Extrait fourni:
Présidentielle 2017, rien ne s'est passé comme prévu !

Par Jean-Christophe Chanut  |   |  1790  mots
La présidentielle 2017 restera dans l'histoire politique comme celle de l'inédit. Deux présidents de la République et trois premiers ministres ont mordu la poussière; le débat d'entre-deux-tous a été le plus désastreux depuis son instauration en 1974; tous les pronostics électoraux ont été déjoués... De fait, il y a un an à peine, c’était certain, Alain Juppé serait président...
La campagne présidentielle 2017 a été complètement inédite: deux présidents de la République et trois premiers ministres ont mordu la poussière; tous les pronostics électoraux ont été déjoués; jamais la personnalité des deux finalistes n'a été aussi opposée...

« Que l'avenir ne soit plus ce qui va arriver, mais ce que nous allons en faire » disait Henri Bergson. Cette campagne présidentielle, qui se termine officiellement ce vendredi 5 mai à minuit, en est la plus parfaite illustration. En un an à peine, toutes les certitudes se sont envolées. Ce qui était impossible est devenu possible... Cette campagne, en réalité, a été totalement inédite, c'est même la campagne des grands chamboulements qui a mis à jour les transformations en cours dans la société française, mais aussi les lignes de fracture qui la traversent.

Il y a un an Juppé serait président, c'était certain...

Consigne:
Pouvez-vous recopier mot pour mot l'intégralité de l'article sur la présidentielle 2017 ?

Informations fournies:
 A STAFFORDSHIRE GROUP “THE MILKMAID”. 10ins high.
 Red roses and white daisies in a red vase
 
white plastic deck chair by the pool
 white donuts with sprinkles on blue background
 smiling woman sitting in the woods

* * *

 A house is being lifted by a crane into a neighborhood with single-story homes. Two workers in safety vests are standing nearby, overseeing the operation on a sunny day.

...

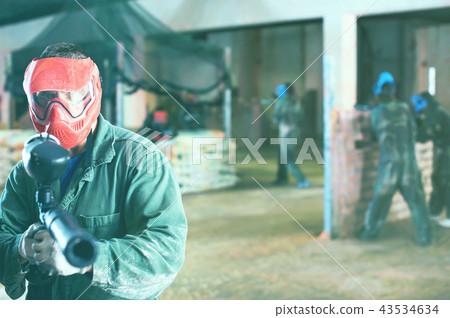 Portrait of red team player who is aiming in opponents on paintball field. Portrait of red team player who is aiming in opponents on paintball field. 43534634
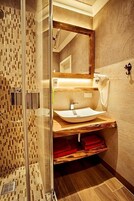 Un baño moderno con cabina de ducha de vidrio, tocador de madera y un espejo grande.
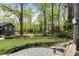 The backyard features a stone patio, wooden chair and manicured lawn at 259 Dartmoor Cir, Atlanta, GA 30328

Résultat de l'exercice:
Présidentielle 2017, rien ne s'est passé comme prévu !

Par Jean-Christophe Chanut  |   |  1790  mots
La présidentielle 2017 restera dans l'histoire politique comme celle de l'inédit. Deux présidents de la République et trois premiers ministres ont mordu la poussière; le débat d'entre-deux-tous a été le plus désastreux depuis son instauration en 1974; tous les pronostics électoraux ont été déjoués... De fait, il y a un an à peine, c’était certain, Alain Juppé serait président...
La campagne présidentielle 2017 a été complètement inédite: deux présidents de la République et trois premiers ministres ont mordu la poussière; tous les pronostics électoraux ont été déjoués; jamais la personnalité des deux finalistes n'a été aussi opposée...

« Que l'avenir ne soit plus ce qui va arriver, mais ce que nous allons en faire » disait Henri Bergson. Cette campagne présidentielle, qui se termine officiellement ce vendredi 5 mai à minuit, en est la plus parfaite illustration. En un an à peine, toutes les certitudes se sont envolées. Ce qui était impossible est devenu possible... Cette campagne, en réalité, a été totalement inédite, c'est même la campagne des grands chamboulements qui a mis à jour les transformations en cours dans la société française, mais aussi les lignes de fracture qui la traversent.

Il y a un an Juppé serait président, c'était certain...